Sir Christopher Meyer: No, it
is not the measure of what has happened, Chairman, and I rather
resent what you say. I think that Lord Radcliffe, God knows, I
am no more able to get inside his head than you are, I think,
but I think he will certainly recognise that things move on over
a period of time which is more than a generation and I think that
he would be disturbed that the very criteria which he himself
established were not being used to judge publications that were
being put into the system.
Q217 Chairman: What Radcliffe says
is, "We asked ourselves very seriously the question whether,
with all the pressure of the day in favour of openness of government
and public participation in the formation of public policies,
the principle itself which enjoins confidentiality in all that
goes to the internal formulation of government policy ought to
be regarded as an outmoded and undesirable restriction. We always
came round to the same answer. It is necessary and it ought to
be observed?".
Sir Christopher Meyer: I agree.
Q218 Chairman: It ought to be observed
because of the conduct of the Government itself. That is why he
would have thought this behaviour unthinkable?

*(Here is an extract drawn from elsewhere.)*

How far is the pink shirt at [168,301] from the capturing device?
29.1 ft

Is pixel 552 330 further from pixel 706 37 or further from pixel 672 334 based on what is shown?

Sir Christopher Meyer: I do not
know whether he would have thought his behaviour was unthinkable,
but I do not dispute that you need confidentiality and that you
need a duty of confidentiality. The problem, Chairman, lies in
its definition and in its application. That is the problem.
Q219 Mr Prentice: Very briefly on
the Press Complaints Commission, you told us that you are hanging
on in there, that you have had thousands of expressions of support,
that you are not going to be writing PCC confidential and that
the PCC is reviewing the rules following the publication of your
book. If there were a vacancy now as Chairman of the Press Complaints
Commission, do you think you would be a credible candidate?
Sir Christopher Meyer: What an
extraordinary question. I think, yes.